The conservative denunciations of Roberts will be even more bitter if he sides with Obama this time, too. On the other hand, if Roberts votes with the other four Republican appointees to gut the Democratic president’s signature accomplishment, it will feed the kind of attacks that the chief justice dreads on the Roberts court’s conservative majority as a bunch of robed politicians.
Looking to the future, a ruling against Obama could be extremely awkward politically for Republican members of Congress, presidential candidates and officials in the mostly red, affected states, even though it might be cheered (at least initially) by Republican voters.

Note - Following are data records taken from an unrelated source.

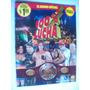 Album 100% Lucha Pegadas 45 De Total 200 Figus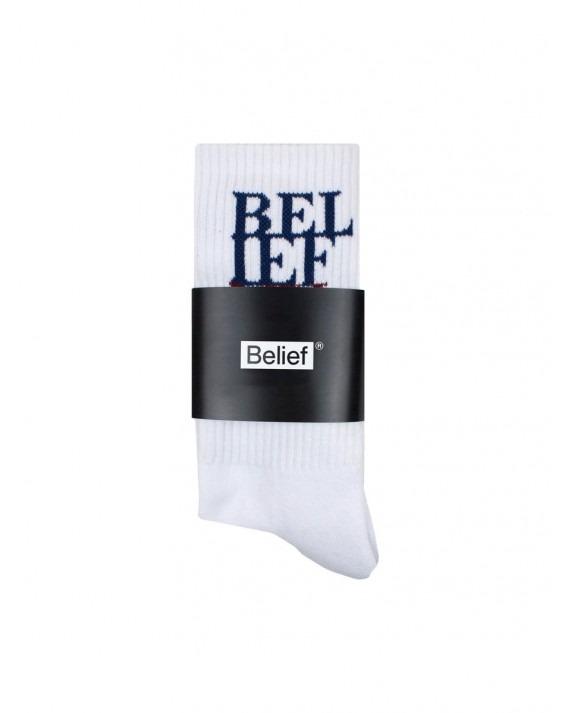 Belief Stacked Socks - White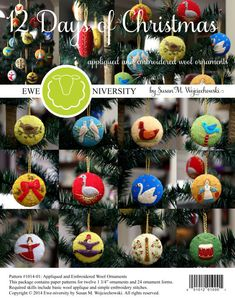 The12 Days of Christmas - Appliqued and Embroidered Wool Ornaments: Ewe-niversity Heirloom Pattern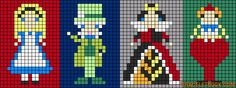 Disney Alice in Wonderland characters (Alice, Mad Hatter, Queen of Hearts, Tweedle Dee, Tweedle Dumb)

In this scenario, the president and other Democrats would immediately demand that Republicans help them save the subsidies of millions of people at risk of losing their health insurance, by adopting new legislation.
Some Republicans say this would be an opportunity to extract compromises from Obama such as more choices for consumers – especially less expensive, less comprehensive health insurance options; the elimination of the mandate to buy insurance; or restrictions on medical malpractice lawsuits.
Others predict a humiliating and internally divisive Republican cave-in to avoid being blamed for the “disastrous consequences” that Justice Scalia hypothesized.
Whatever the outcome, the chief justice, in his tenth year on the Court, is in for a long, hot summer.